Chicago Bulls guard Nate Robinson,left, battles for a loose ball against Miami Heat guard Norris Cole, center, and forward Shane Battier, right, during the first half of Game 4 on Monday, May 13, in Chicago. (AP Photo/Nam Y. Huh)
For all the talk about Chicago burying Miami in deep shit, we have seen a Bulls squad who knew how to bully but could not make baskets when it mattered most.
Tom Thibodeau's rag-tag crew of determined cagers rising above physical limitations is now staring at a 3-1 deficit – one game away from elimination, one game away from being just another footnote in the Heat's probable run to another championship.
With Derrick Rose choosing to watch from the sidelines instead of slugging it out on the court and Luol Deng and Kirk Hinrich injured after pushing themselves to the limit, Chicago has failed to equal their pushing and shoving with making shots.
On the other hand, the Heat are bringing in nasty efficiency of their own in making sure that the series shifts into their favor.
While Miami has allowed Chicago to score 93 and 94 points in Games 1 and 3, respectively, the Heat's pesky defense have forced the Bulls to record lows in Games 2 and 4.
After getting beaten in the series opener, Miami responded with a brutal blowout, crushing Chicago, 115-78, in what was the worst playoff loss in the Bulls' storied history.
Nine technical fouls were issued in that game, with Chicago combining for six and Joakim Noah and Taj Gibson getting booted out of the match with two apiece. The Bulls threw their weight around, tried to throw the Heat off their game with what Tim Reynolds called "extracurricular pushing and shoving."
Chicago Bulls center Joakim Noah, far right, yells out after he and Miami Heat forward LeBron James (6) received technical fouls during the first half of Game 2, Wednesday, May 8, 2013, in Miami. (AP Photo/Lynne Sladky)
In the end, Miami answered physicality with efficiency, making 60 percent of their shots, issuing 29 assists and draining half their 3-pointers to bounce back from their first postseason loss.

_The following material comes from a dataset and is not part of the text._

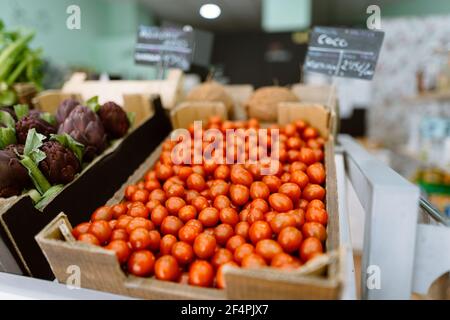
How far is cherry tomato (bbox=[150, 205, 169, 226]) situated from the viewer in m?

Chicago was only able to muster 35.5 percent shooting, 17 assists (to 17 turnovers) and only 28 rebounds (to the Heat's 41) as they headed home looking for answers.
And in Game 3, they got none.
Miami played the Bulls' game, pounding the ball and drilling the three-ball to run away late and win, 104-94.
Even displays of physical attrition like what Noah did to Chris Andersen early and The Shove delivered by Nazr Mohammed to LeBron James didn't deter the Heat from focusing on the task at hand.
Game 4 looked to be Chicago's last stand, with what could be their last home game of the season happening with their backs strapped to the wall.
Sensing blood, Miami jumped the gun on the Bulls, pushed them around and forced them to a bloody night in which Thibodeau's wards shot 19 of 74 from the field – a 25.7 percent shooting night that set another playoff low for the franchise.
Chicago only managed to score 65 points throughout the game – another franchise playoff low – and if the Heat didn't remove their feet on the gas pedal late, things could've been worse for the Windy City.
In their last three games, Miami has made an astounding 52.9 percent of their shots against the Bulls, who are popularly known to possess one of the stingiest defenses in the NBA.
Meanwhile, Chicago, while taking more shot attempts, has drilled in only 35.6 percent, with wonder boy Nate Robinson finally looking to have run out of gas when he laid a big, fat egg in Game 4.
Carlos Boozer continued to bring in offense for the Bulls, but he, Jimmy Butler, Noah and Robinson teamed up to shoot eight-of-42 in their most recent loss – a sign that this team has almost nothing left in the tank.
Miami, on the other hand, heads home with a seemingly insurmountable lead on their hands. And with a chance to further send Chicago deeper into the hole, expect LeBron, Chris Bosh and the hobbled Dwyane Wade to not let up, be more aggressive and try to finish the series in front of their home crowd.
Miami Heat forward Chris Andersen (11) is defended by Chicago Bulls' Taj Gibson (22), Marquis Teague (25) and Nazr Mohammed (48) after grabbing a rebound against Chicago Bulls defense during the first half of Game 4. (AP Photo/Nam Y. Huh)
They might not have been the more physical, more bruising team in this series, but the Heat proved one thing here: basketball games are won by making baskets and by preventing your opponents from making baskets.
It's less about intensity, but more about efficiency. It's more about the tools to win it not just the will to do so. And at this stage, it's more about health than heart.
"Nobody can hide from the fact that the games will be decided between those four lines," was how coach Erik Spoelstra perfectly put it.
So talk and talk and talk about the Heat's demise. Talk about how Miami is too soft for the rugged Bulls. Talk about the reigning world champs being in deep whatever.
In the end, it's about basketball. And there is no doubt that this is the best basketball team in the planet.